Let Them Eat Cake (and don’t let them get crumbs on this $3860 dress!)

From National Nine News:

First it was the number of houses US presidential candidates owned that measured their ability to connect with the battlers of America, now it’s the value of the frocks their wives are wearing.

Republican nominee John McCain’s wife Cindy has set tongues wagging by turning up to the party’s national convention wearing an outfit estimated to be worth more than $360,000.

Original DVD cover

In an analysis of the would-be first lady’s ensemble, Vanity Fair magazine reports the Oscar de la Renta dress Mrs McCain wore cost $3860, her Chanel watch $5500 and shoes $740.

But the real bling was hanging from her ears, with three-carot diamonds worth about $344,000.

The magazine also scrutinised the current First Lady Laura Bush’s designer outfit.

The value of Mrs Bush’s clothes and jewellery came in at a comparatively modest $5000, including her $3000 white Oscar de la Renta suit.

From Vanity Fair:

One of the persistent memes in the Republican line of attack against Barack Obama is the notion that he is an elitist, whereas the G.O.P. represent real working Americans like Levi “F-in’ Redneck” Johnston.

It caught our attention, then, when First Lady Laura Bush and would-be First Lady Cindy McCain took the stage Tuesday night wearing some rather fancy designer clothes. So we asked our fashion department to price out their outfits.

Laura Bush

Oscar de la Renta suit: $2,500
Stuart Weitzman heels: $325
Pearl stud earrings: $600–$1,500
Total: Between $3,425 and $4,325

Cindy McCain
Oscar de la Renta dress: $3,000
Chanel J12 White Ceramic Watch: $4,500
Three-carat diamond earrings: $280,000
Four-strand pearl necklace: $11,000–$25,000
Shoes, designer unknown: $600
Total: Between $299,100 and $313,100

Wow! No wonder McCain has so many houses: his wife has the price of a Scottsdale split-level hanging from her ears.

That doesn’t even include the costs for the makeup artists, the hairdressers, the pharamacists, and the guy who follows Cindy Lou around with a syringe filled with Botox!

By the way, not that anyone asked, but I thought the dress looked like the ones my mother’s friends used to wear to bar mitzvahs back in the 60’s. And, Cindy Lou, don’t wear yellow. Just don’t.


Filed under 2008 election, Barack Obama, humor, John McCain, Laura Bush, movies, parody, politics, Republicans, snark

26 responses to “Let Them Eat Cake (and don’t let them get crumbs on this $3860 dress!)

  1. nightowl724

    Isn’t that just sickening? That’s more money than most Americans earn in ten years – and, she’ll probably never even wear it again! I mean, how could she? It’s so, so… yellow! BTW, I read that orange is actually her fave color and I saw photos of the four bright orange dresses she wore during the convention.

    But, that’s OK. I’m sure she justified buying a new outfit with her tax cut more or less the same way I justified paying last winter’s heating bill with my “stimulus” check:

    Bush’s Tax Cuts Pay For Cindy’s Outfit

    Anyway, that thing that you do, nonnie, with that PhotoShop thing – you’re getting pretty good at it! Ha-ha! Nice work, kiddo!

# # # # # # #

Required action 1: In the post on Cindy McCain's convention outfit, turn the paragraph beginning "In an analysis of the would-be first lady's ensemble" into a short list that keeps its main facts.
Required action 2: Quote the post on Cindy McCain's convention outfit word for word, from "In an analysis" to "worth about $344,000.".

Given entries:
# # # # # # #

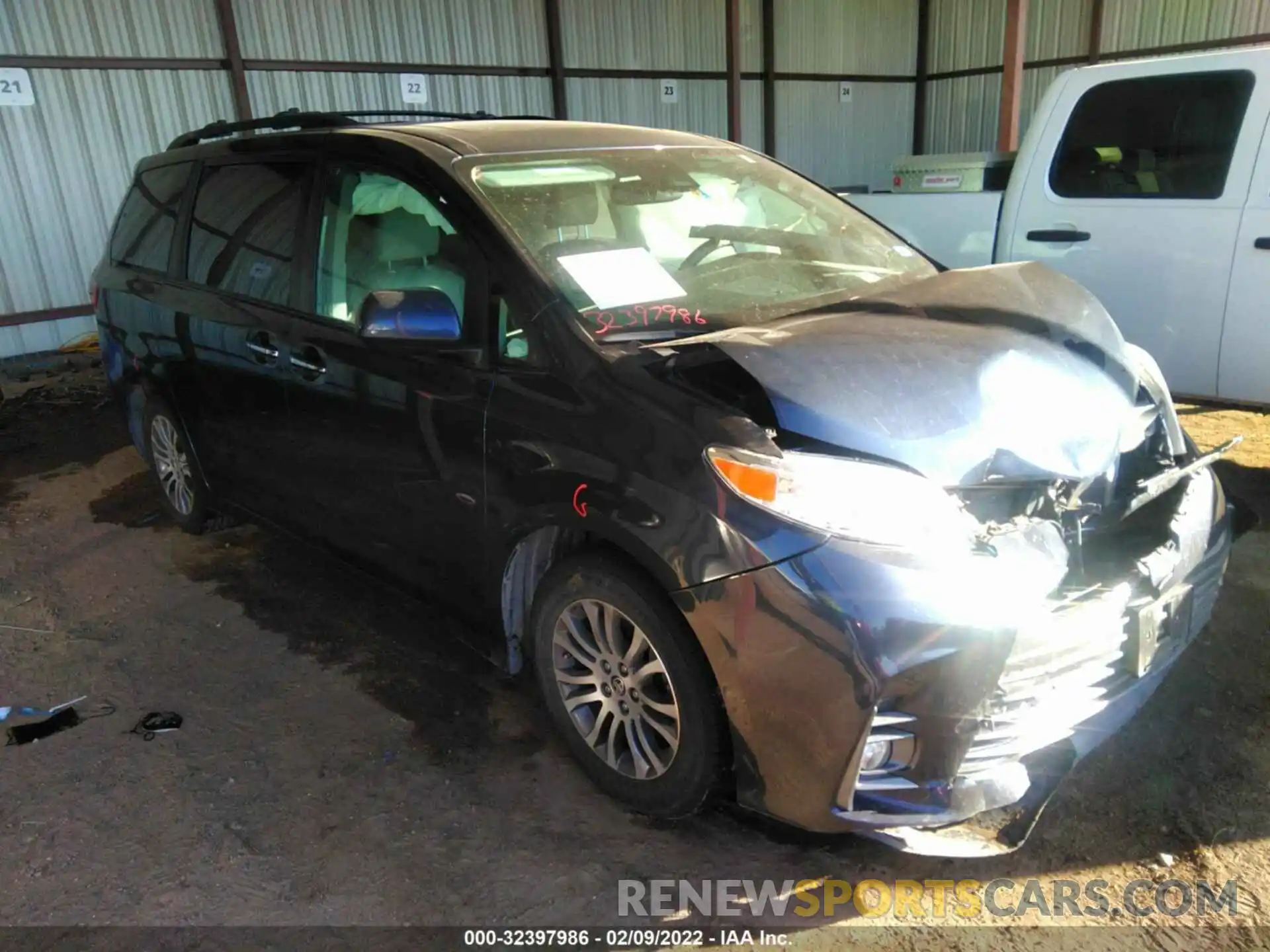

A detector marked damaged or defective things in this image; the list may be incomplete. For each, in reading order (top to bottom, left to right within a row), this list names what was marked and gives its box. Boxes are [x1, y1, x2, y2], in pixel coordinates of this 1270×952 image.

damaged toyota sienna [97, 112, 1238, 857]
shattered headlight [709, 447, 979, 555]
crumpled hood [704, 260, 1143, 487]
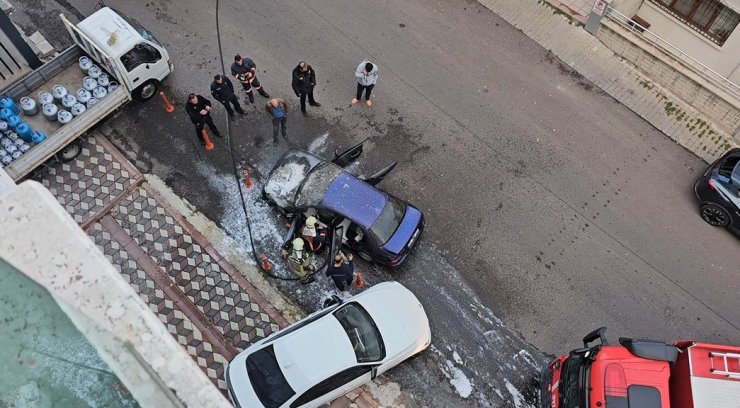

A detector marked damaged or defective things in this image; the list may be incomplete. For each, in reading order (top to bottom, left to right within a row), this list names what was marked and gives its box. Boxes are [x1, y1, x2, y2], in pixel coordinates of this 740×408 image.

burned car [264, 144, 424, 268]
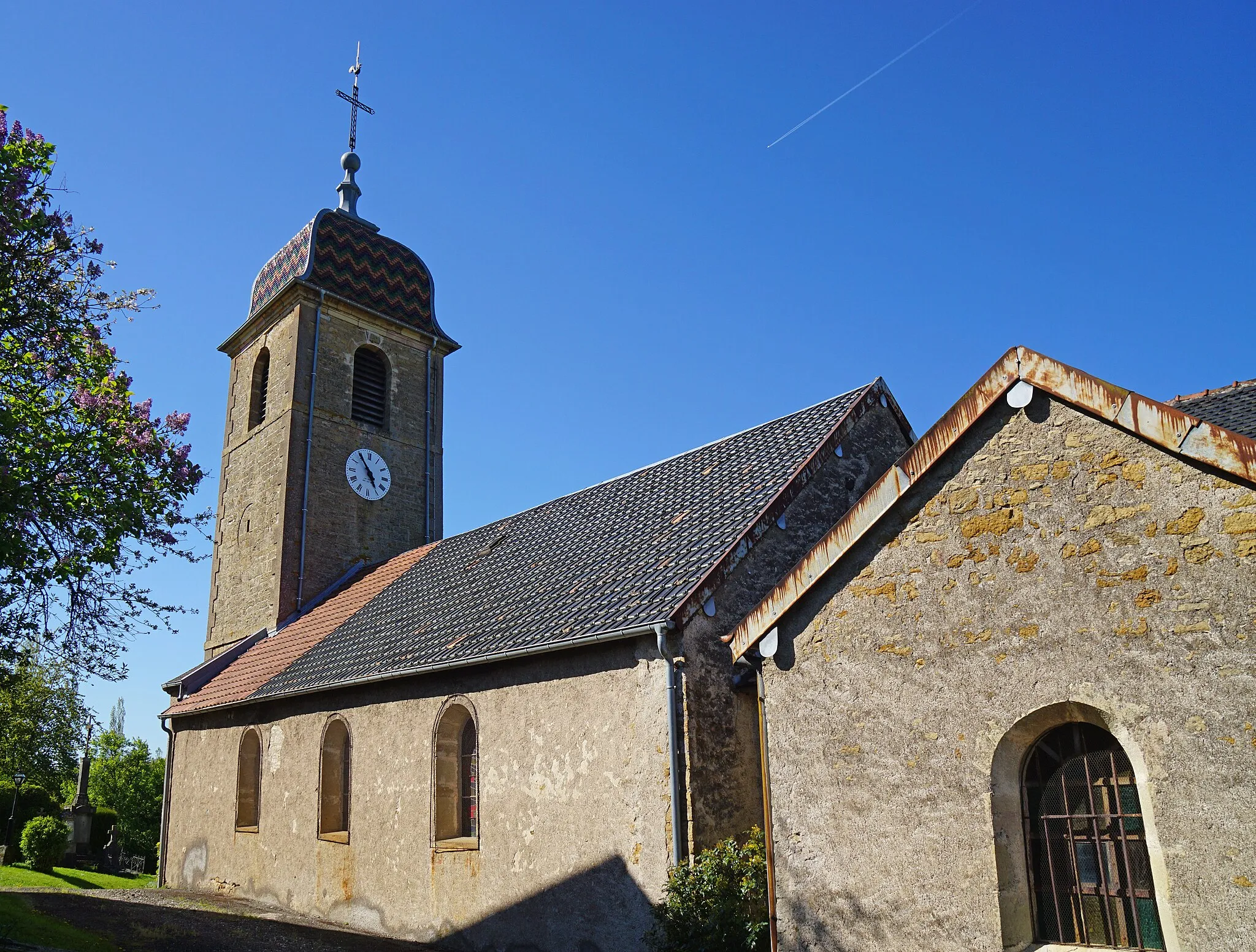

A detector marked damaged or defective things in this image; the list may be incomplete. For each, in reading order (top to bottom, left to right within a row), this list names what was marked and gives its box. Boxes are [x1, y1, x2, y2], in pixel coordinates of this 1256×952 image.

rusty metal ridge capping [678, 379, 914, 633]
rusty metal ridge capping [723, 344, 1256, 663]
rusty metal ridge capping [174, 623, 678, 718]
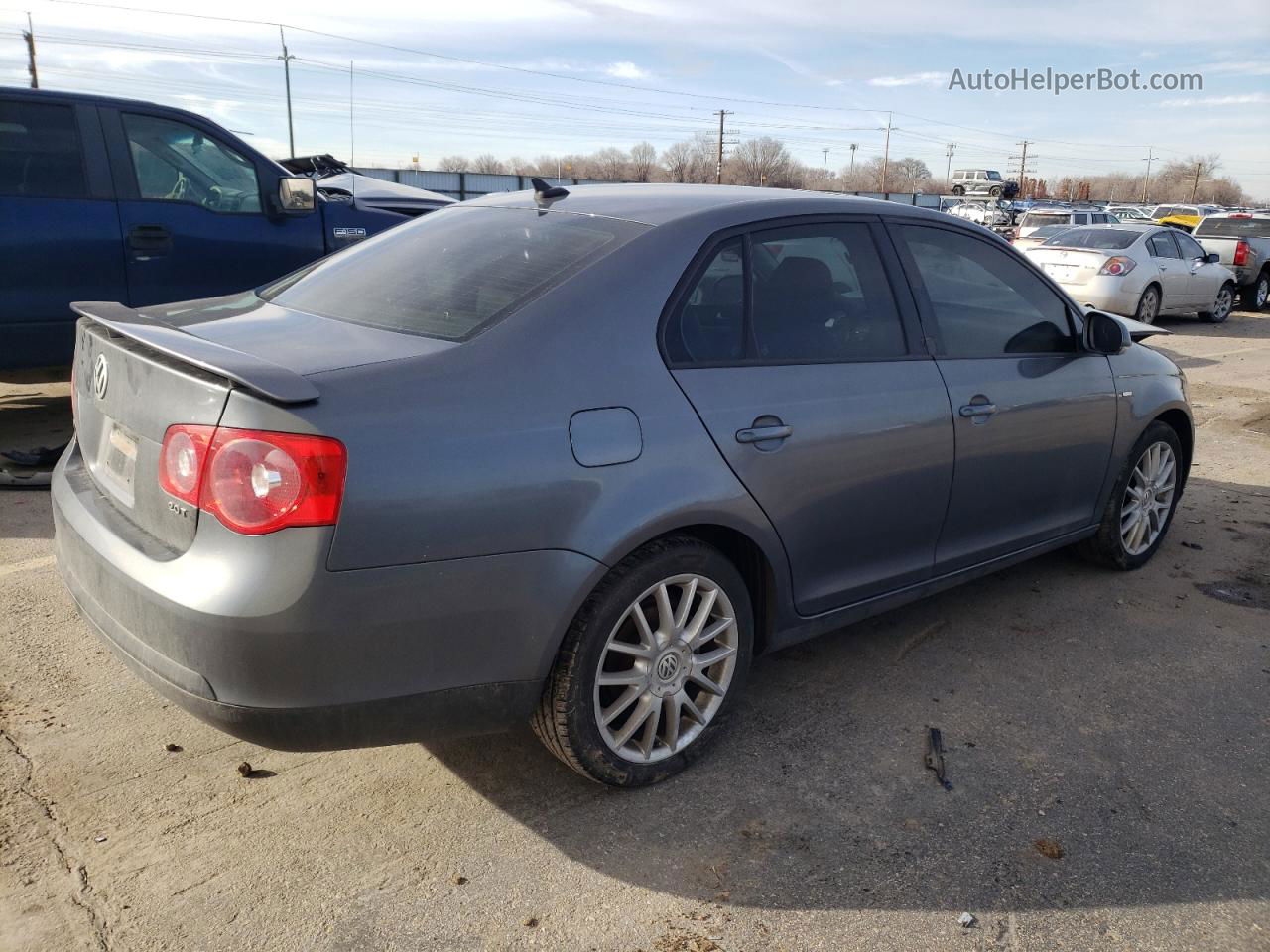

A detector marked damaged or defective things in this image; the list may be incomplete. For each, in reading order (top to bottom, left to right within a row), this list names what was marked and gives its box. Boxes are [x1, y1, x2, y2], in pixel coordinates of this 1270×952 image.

damaged vehicle [57, 182, 1191, 785]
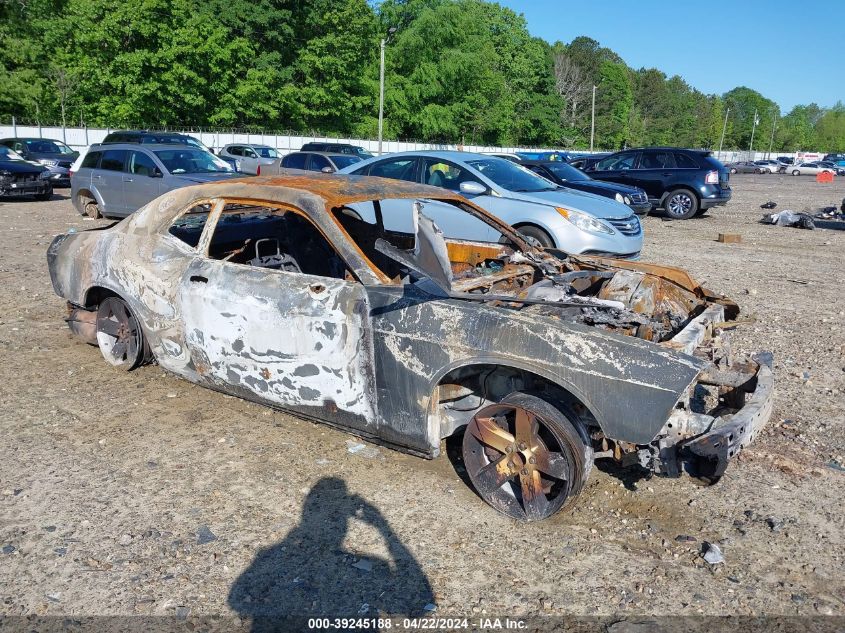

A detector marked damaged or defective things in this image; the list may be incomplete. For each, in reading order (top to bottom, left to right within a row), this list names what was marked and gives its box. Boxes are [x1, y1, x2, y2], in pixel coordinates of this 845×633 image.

burnt tire [516, 226, 552, 248]
burnt tire [664, 189, 696, 221]
burnt tire [97, 296, 147, 370]
rusted car body [46, 172, 772, 520]
burned car [46, 175, 772, 520]
burnt tire [462, 392, 592, 520]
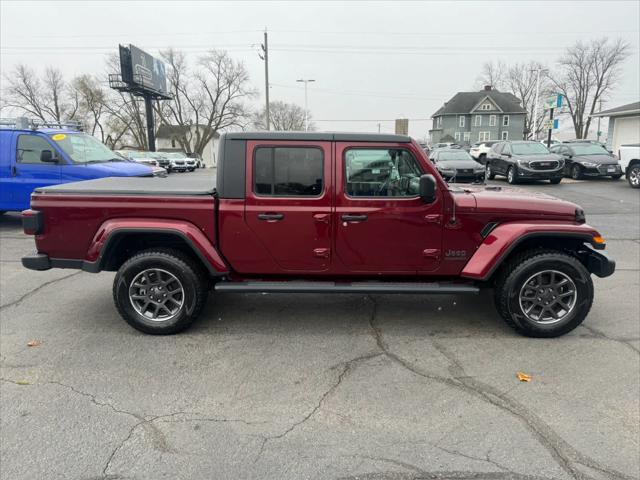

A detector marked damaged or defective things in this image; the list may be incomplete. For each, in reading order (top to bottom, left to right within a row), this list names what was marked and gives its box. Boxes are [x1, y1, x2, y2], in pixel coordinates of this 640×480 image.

pavement crack [0, 270, 82, 312]
cracked pavement [0, 177, 636, 480]
pavement crack [364, 294, 636, 480]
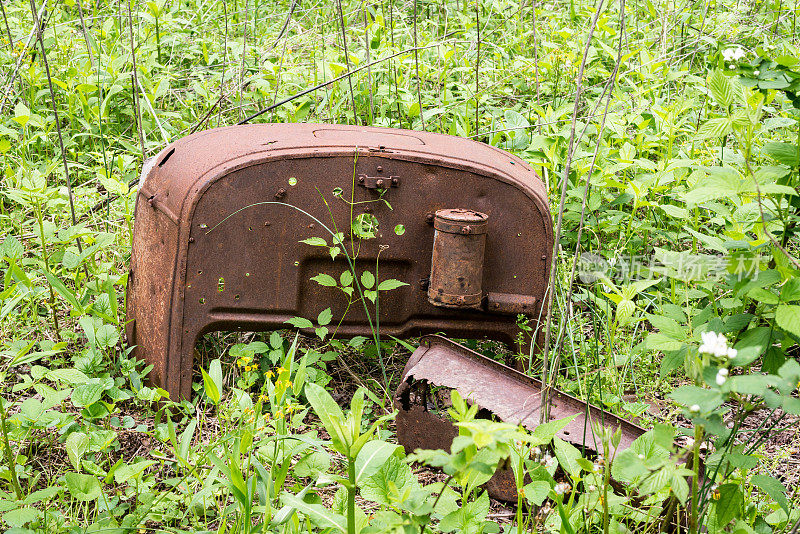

# # # # # # #

Answer space 1:
Vanity Fair's pricing of Mrs McCain's outfit:
- Oscar de la Renta dress: $3860
- Chanel watch: $5500
- Shoes: $740

Answer space 2:
In an analysis of the would-be first lady’s ensemble, Vanity Fair magazine reports the Oscar de la Renta dress Mrs McCain wore cost $3860, her Chanel watch $5500 and shoes $740.

But the real bling was hanging from her ears, with three-carot diamonds worth about $344,000.